[swift-evolution] SE-0170: NSNumber bridging and Numeric types

Stephen Canon scanon at apple.com
Tue Apr 18 11:22:37 CDT 2017


> On Apr 18, 2017, at 12:17 PM, Joe Groff <jgroff at apple.com> wrote:
> 
> 
>> On Apr 17, 2017, at 5:56 PM, Xiaodi Wu via swift-evolution <swift-evolution at swift.org> wrote:
>> 
>> It seems Float.init(exactly: NSNumber) has not been updated to behave similarly?
>> 
>> I would have to say, I would naively expect "exactly" to behave exactly as it says, exactly.
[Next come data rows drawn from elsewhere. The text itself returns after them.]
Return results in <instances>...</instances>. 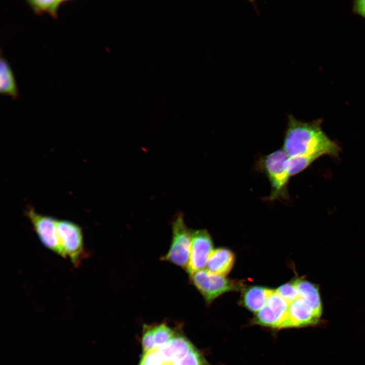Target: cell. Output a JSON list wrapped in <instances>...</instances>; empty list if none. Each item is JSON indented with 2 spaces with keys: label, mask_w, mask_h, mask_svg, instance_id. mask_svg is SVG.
<instances>
[{
  "label": "cell",
  "mask_w": 365,
  "mask_h": 365,
  "mask_svg": "<svg viewBox=\"0 0 365 365\" xmlns=\"http://www.w3.org/2000/svg\"><path fill=\"white\" fill-rule=\"evenodd\" d=\"M235 260L234 253L228 248L213 249L207 261V270L213 274L225 276L232 269Z\"/></svg>",
  "instance_id": "obj_12"
},
{
  "label": "cell",
  "mask_w": 365,
  "mask_h": 365,
  "mask_svg": "<svg viewBox=\"0 0 365 365\" xmlns=\"http://www.w3.org/2000/svg\"><path fill=\"white\" fill-rule=\"evenodd\" d=\"M321 314L299 296L289 304L287 317L282 329L315 325L319 321Z\"/></svg>",
  "instance_id": "obj_10"
},
{
  "label": "cell",
  "mask_w": 365,
  "mask_h": 365,
  "mask_svg": "<svg viewBox=\"0 0 365 365\" xmlns=\"http://www.w3.org/2000/svg\"><path fill=\"white\" fill-rule=\"evenodd\" d=\"M178 335L166 323L144 324L141 340L142 353L167 343Z\"/></svg>",
  "instance_id": "obj_11"
},
{
  "label": "cell",
  "mask_w": 365,
  "mask_h": 365,
  "mask_svg": "<svg viewBox=\"0 0 365 365\" xmlns=\"http://www.w3.org/2000/svg\"><path fill=\"white\" fill-rule=\"evenodd\" d=\"M299 297L308 302L316 311L321 313L322 306L318 287L311 282L301 278L293 281Z\"/></svg>",
  "instance_id": "obj_15"
},
{
  "label": "cell",
  "mask_w": 365,
  "mask_h": 365,
  "mask_svg": "<svg viewBox=\"0 0 365 365\" xmlns=\"http://www.w3.org/2000/svg\"><path fill=\"white\" fill-rule=\"evenodd\" d=\"M67 2L64 0H29L26 2L37 15L47 12L52 18L57 19L60 6Z\"/></svg>",
  "instance_id": "obj_16"
},
{
  "label": "cell",
  "mask_w": 365,
  "mask_h": 365,
  "mask_svg": "<svg viewBox=\"0 0 365 365\" xmlns=\"http://www.w3.org/2000/svg\"><path fill=\"white\" fill-rule=\"evenodd\" d=\"M56 231L66 257H69L75 266H78L85 256L81 228L70 221L57 220Z\"/></svg>",
  "instance_id": "obj_7"
},
{
  "label": "cell",
  "mask_w": 365,
  "mask_h": 365,
  "mask_svg": "<svg viewBox=\"0 0 365 365\" xmlns=\"http://www.w3.org/2000/svg\"><path fill=\"white\" fill-rule=\"evenodd\" d=\"M322 123L321 119L304 122L288 115L282 148L287 156L317 159L324 155L338 157L341 148L324 133Z\"/></svg>",
  "instance_id": "obj_1"
},
{
  "label": "cell",
  "mask_w": 365,
  "mask_h": 365,
  "mask_svg": "<svg viewBox=\"0 0 365 365\" xmlns=\"http://www.w3.org/2000/svg\"><path fill=\"white\" fill-rule=\"evenodd\" d=\"M195 346L178 335L167 343L142 353L138 365H181L183 358Z\"/></svg>",
  "instance_id": "obj_3"
},
{
  "label": "cell",
  "mask_w": 365,
  "mask_h": 365,
  "mask_svg": "<svg viewBox=\"0 0 365 365\" xmlns=\"http://www.w3.org/2000/svg\"><path fill=\"white\" fill-rule=\"evenodd\" d=\"M289 303L275 290L271 291L265 305L254 314L251 319L252 324L281 330L287 315Z\"/></svg>",
  "instance_id": "obj_6"
},
{
  "label": "cell",
  "mask_w": 365,
  "mask_h": 365,
  "mask_svg": "<svg viewBox=\"0 0 365 365\" xmlns=\"http://www.w3.org/2000/svg\"><path fill=\"white\" fill-rule=\"evenodd\" d=\"M212 248V241L206 230L192 231L190 259L186 269L189 275L203 270L207 263Z\"/></svg>",
  "instance_id": "obj_9"
},
{
  "label": "cell",
  "mask_w": 365,
  "mask_h": 365,
  "mask_svg": "<svg viewBox=\"0 0 365 365\" xmlns=\"http://www.w3.org/2000/svg\"><path fill=\"white\" fill-rule=\"evenodd\" d=\"M2 53L1 49L0 93L15 99L19 96L17 84L13 71Z\"/></svg>",
  "instance_id": "obj_14"
},
{
  "label": "cell",
  "mask_w": 365,
  "mask_h": 365,
  "mask_svg": "<svg viewBox=\"0 0 365 365\" xmlns=\"http://www.w3.org/2000/svg\"><path fill=\"white\" fill-rule=\"evenodd\" d=\"M172 237L169 249L161 259L186 270L190 259L192 231L186 225L181 212L175 215L172 223Z\"/></svg>",
  "instance_id": "obj_5"
},
{
  "label": "cell",
  "mask_w": 365,
  "mask_h": 365,
  "mask_svg": "<svg viewBox=\"0 0 365 365\" xmlns=\"http://www.w3.org/2000/svg\"><path fill=\"white\" fill-rule=\"evenodd\" d=\"M288 158L283 149H279L260 157L257 169L268 178L271 188L268 200L287 199L289 175L286 162Z\"/></svg>",
  "instance_id": "obj_2"
},
{
  "label": "cell",
  "mask_w": 365,
  "mask_h": 365,
  "mask_svg": "<svg viewBox=\"0 0 365 365\" xmlns=\"http://www.w3.org/2000/svg\"><path fill=\"white\" fill-rule=\"evenodd\" d=\"M316 158L307 157H295L288 158L286 162V166L291 177L301 172L312 163Z\"/></svg>",
  "instance_id": "obj_17"
},
{
  "label": "cell",
  "mask_w": 365,
  "mask_h": 365,
  "mask_svg": "<svg viewBox=\"0 0 365 365\" xmlns=\"http://www.w3.org/2000/svg\"><path fill=\"white\" fill-rule=\"evenodd\" d=\"M242 290L240 304L256 314L265 305L271 289L253 285L244 287Z\"/></svg>",
  "instance_id": "obj_13"
},
{
  "label": "cell",
  "mask_w": 365,
  "mask_h": 365,
  "mask_svg": "<svg viewBox=\"0 0 365 365\" xmlns=\"http://www.w3.org/2000/svg\"><path fill=\"white\" fill-rule=\"evenodd\" d=\"M25 214L29 219L42 243L50 250L62 257L66 258L57 236V220L37 213L31 206L27 208Z\"/></svg>",
  "instance_id": "obj_8"
},
{
  "label": "cell",
  "mask_w": 365,
  "mask_h": 365,
  "mask_svg": "<svg viewBox=\"0 0 365 365\" xmlns=\"http://www.w3.org/2000/svg\"><path fill=\"white\" fill-rule=\"evenodd\" d=\"M352 11L365 19V0L353 1Z\"/></svg>",
  "instance_id": "obj_19"
},
{
  "label": "cell",
  "mask_w": 365,
  "mask_h": 365,
  "mask_svg": "<svg viewBox=\"0 0 365 365\" xmlns=\"http://www.w3.org/2000/svg\"><path fill=\"white\" fill-rule=\"evenodd\" d=\"M275 290L289 304L299 297V293L294 281L284 284Z\"/></svg>",
  "instance_id": "obj_18"
},
{
  "label": "cell",
  "mask_w": 365,
  "mask_h": 365,
  "mask_svg": "<svg viewBox=\"0 0 365 365\" xmlns=\"http://www.w3.org/2000/svg\"><path fill=\"white\" fill-rule=\"evenodd\" d=\"M190 281L208 305L224 293L242 290L244 287L239 281L213 274L207 270H201L190 275Z\"/></svg>",
  "instance_id": "obj_4"
}]
</instances>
I don't think it should be a synonym for Float(Double(exactly:)).
>> On Mon, Apr 17, 2017 at 19:24 Philippe Hausler via swift-evolution <swift-evolution at swift.org> wrote:
>> I posted my branch and fixed up the Double case to account for your concerns (with a few inspired unit tests to validate)
>> 
>> https://github.com/phausler/swift/tree/safe_nsnumber
>> 
>> There is a builtin assumption here though: it does presume that the swift’s representation of Double and Float are IEEE compliant. However that is a fairly reasonable assumption in the tests.
> 
> (+Steve Canon) What is the behavior of Float.init(exactly: Double)? NSNumber's behavior would ideally be consistent with that.

The implementation is essentially just:

	self.init(other)
	guard Double(self) == other else {
		return nil
	}

i.e. if the result is not equal to the source when round-tripped back to double (which is always exact), the result is nil.